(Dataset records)
··········

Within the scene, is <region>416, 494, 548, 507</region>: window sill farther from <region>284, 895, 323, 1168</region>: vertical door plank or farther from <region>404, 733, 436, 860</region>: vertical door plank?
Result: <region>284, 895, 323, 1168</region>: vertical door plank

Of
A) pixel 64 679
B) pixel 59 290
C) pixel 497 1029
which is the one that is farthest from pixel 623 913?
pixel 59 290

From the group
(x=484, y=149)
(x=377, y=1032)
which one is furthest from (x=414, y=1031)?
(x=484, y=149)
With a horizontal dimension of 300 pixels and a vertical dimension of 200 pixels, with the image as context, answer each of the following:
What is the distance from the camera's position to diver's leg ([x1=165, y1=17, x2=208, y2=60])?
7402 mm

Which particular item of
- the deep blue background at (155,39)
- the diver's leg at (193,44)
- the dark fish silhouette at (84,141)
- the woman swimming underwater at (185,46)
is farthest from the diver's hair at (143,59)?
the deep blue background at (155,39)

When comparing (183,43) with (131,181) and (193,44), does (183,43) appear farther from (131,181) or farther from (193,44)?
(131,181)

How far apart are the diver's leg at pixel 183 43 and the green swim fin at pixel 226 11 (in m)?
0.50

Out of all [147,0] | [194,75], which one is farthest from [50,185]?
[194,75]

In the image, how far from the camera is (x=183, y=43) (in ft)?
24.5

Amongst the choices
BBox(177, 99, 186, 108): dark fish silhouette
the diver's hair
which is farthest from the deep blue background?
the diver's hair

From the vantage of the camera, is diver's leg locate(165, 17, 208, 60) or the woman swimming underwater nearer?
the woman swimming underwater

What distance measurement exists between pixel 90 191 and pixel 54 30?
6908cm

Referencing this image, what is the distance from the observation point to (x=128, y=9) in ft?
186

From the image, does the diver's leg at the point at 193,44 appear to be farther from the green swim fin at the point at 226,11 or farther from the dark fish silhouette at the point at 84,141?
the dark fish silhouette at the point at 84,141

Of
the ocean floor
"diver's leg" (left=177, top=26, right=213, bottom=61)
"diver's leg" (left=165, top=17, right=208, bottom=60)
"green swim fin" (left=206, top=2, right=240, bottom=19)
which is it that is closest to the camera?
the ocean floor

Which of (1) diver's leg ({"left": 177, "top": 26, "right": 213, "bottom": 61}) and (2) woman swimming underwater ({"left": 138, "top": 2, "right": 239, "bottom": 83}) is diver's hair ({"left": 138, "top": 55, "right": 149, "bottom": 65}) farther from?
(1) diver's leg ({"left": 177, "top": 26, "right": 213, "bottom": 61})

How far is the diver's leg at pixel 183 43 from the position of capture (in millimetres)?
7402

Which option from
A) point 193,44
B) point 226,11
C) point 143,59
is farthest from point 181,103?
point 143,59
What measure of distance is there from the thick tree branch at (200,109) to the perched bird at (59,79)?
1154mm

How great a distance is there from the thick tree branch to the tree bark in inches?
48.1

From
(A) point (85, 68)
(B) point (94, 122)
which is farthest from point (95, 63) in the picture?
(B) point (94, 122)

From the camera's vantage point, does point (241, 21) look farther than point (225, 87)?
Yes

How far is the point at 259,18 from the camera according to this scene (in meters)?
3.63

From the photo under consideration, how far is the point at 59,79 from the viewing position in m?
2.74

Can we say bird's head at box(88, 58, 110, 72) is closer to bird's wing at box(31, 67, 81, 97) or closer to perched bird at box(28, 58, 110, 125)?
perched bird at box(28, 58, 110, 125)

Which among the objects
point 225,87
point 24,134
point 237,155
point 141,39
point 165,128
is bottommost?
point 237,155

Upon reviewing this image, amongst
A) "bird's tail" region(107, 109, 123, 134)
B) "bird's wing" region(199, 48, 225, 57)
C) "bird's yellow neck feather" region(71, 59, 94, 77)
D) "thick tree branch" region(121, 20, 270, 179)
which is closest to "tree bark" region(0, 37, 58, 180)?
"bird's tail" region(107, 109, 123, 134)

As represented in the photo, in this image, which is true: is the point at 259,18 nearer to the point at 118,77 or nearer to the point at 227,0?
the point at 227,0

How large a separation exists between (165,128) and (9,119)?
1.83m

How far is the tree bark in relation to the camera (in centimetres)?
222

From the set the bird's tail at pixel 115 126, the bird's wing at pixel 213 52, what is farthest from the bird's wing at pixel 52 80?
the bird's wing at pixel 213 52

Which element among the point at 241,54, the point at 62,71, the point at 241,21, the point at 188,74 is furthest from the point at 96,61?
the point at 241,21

··········

What needs to be done: Can you reproduce the entire listing above line for line, without changing anything?

Solution for this problem:
Within the scene, is <region>416, 494, 548, 507</region>: window sill farther from <region>284, 895, 323, 1168</region>: vertical door plank or farther from <region>404, 733, 436, 860</region>: vertical door plank?
Result: <region>284, 895, 323, 1168</region>: vertical door plank

Of
A) pixel 64 679
B) pixel 59 290
C) pixel 497 1029
which is the one that is farthest from pixel 623 913?
pixel 59 290

From the group
(x=484, y=149)
(x=377, y=1032)
which one is furthest from (x=414, y=1031)?
(x=484, y=149)
With a horizontal dimension of 300 pixels and a vertical dimension of 200 pixels, with the image as context, answer each of the following:
What is the distance from the camera's position to diver's leg ([x1=165, y1=17, x2=208, y2=60])?
7402 mm

Which particular item of
- the deep blue background at (155,39)
- the diver's leg at (193,44)
- the dark fish silhouette at (84,141)
- the woman swimming underwater at (185,46)
is farthest from the diver's hair at (143,59)?
the deep blue background at (155,39)

When comparing (183,43) with (131,181) and (193,44), does (183,43) appear farther from (131,181) or farther from (193,44)?
(131,181)

How far apart are the diver's leg at pixel 183 43 and the green swim fin at pixel 226 11 (in m)?
0.50

Out of all [147,0] | [194,75], which one is farthest from [50,185]?
[194,75]

In the image, how far from the camera is (x=183, y=43) (in ft)?
24.5

Amongst the choices
BBox(177, 99, 186, 108): dark fish silhouette
the diver's hair
which is farthest from the deep blue background?
the diver's hair

From the vantage of the camera, is diver's leg locate(165, 17, 208, 60) or the woman swimming underwater nearer?
the woman swimming underwater

What distance measurement exists between pixel 90 191 and pixel 54 30?
6908cm

Referencing this image, what is the distance from the observation point to (x=128, y=9) in ft?
186

From the image, does the diver's leg at the point at 193,44 appear to be farther from the green swim fin at the point at 226,11 or farther from the dark fish silhouette at the point at 84,141?
the dark fish silhouette at the point at 84,141

Of
the ocean floor
"diver's leg" (left=177, top=26, right=213, bottom=61)
"diver's leg" (left=165, top=17, right=208, bottom=60)
"green swim fin" (left=206, top=2, right=240, bottom=19)
which is it that is closest to the camera?
the ocean floor

Which of (1) diver's leg ({"left": 177, "top": 26, "right": 213, "bottom": 61}) and (2) woman swimming underwater ({"left": 138, "top": 2, "right": 239, "bottom": 83}) is diver's hair ({"left": 138, "top": 55, "right": 149, "bottom": 65}) farther from?
(1) diver's leg ({"left": 177, "top": 26, "right": 213, "bottom": 61})

How far is the diver's leg at pixel 183 43 from the position of capture (in millimetres)?
7402

Which option from
A) point 193,44
B) point 226,11
C) point 143,59
is farthest from point 181,103?
point 143,59
What measure of distance is there from the thick tree branch at (200,109) to the perched bird at (59,79)?
1154mm

How great a distance is there from the thick tree branch to the tree bark in inches?
48.1

From
(A) point (85, 68)
(B) point (94, 122)
which is farthest from point (95, 63) in the picture?
(B) point (94, 122)

From the camera's vantage point, does point (241, 21) look farther than point (225, 87)?
Yes

How far is the point at 259,18 from the camera according to this scene (in meters)?
3.63

From the photo under consideration, how far is the point at 59,79 from the viewing position in m?
2.74

Can we say bird's head at box(88, 58, 110, 72) is closer to bird's wing at box(31, 67, 81, 97) or closer to perched bird at box(28, 58, 110, 125)?
perched bird at box(28, 58, 110, 125)

Which among the objects
point 225,87
point 24,134
point 237,155
point 141,39
point 165,128
is bottommost?
point 237,155

Upon reviewing this image, amongst
A) "bird's tail" region(107, 109, 123, 134)
B) "bird's wing" region(199, 48, 225, 57)
C) "bird's yellow neck feather" region(71, 59, 94, 77)
D) "thick tree branch" region(121, 20, 270, 179)
which is closest to "tree bark" region(0, 37, 58, 180)?
"bird's tail" region(107, 109, 123, 134)

As represented in the photo, in this image, which is true: is the point at 259,18 nearer to the point at 118,77 or nearer to the point at 227,0?
the point at 227,0

How large a separation exists between (165,128) and (9,119)?
1.83m

How far is the tree bark in relation to the camera (in centimetres)?
222

From the set the bird's tail at pixel 115 126, the bird's wing at pixel 213 52, what is farthest from the bird's wing at pixel 52 80?
the bird's wing at pixel 213 52

Which element among the point at 241,54, the point at 62,71, the point at 241,21, the point at 188,74 is furthest from the point at 96,61?
the point at 241,21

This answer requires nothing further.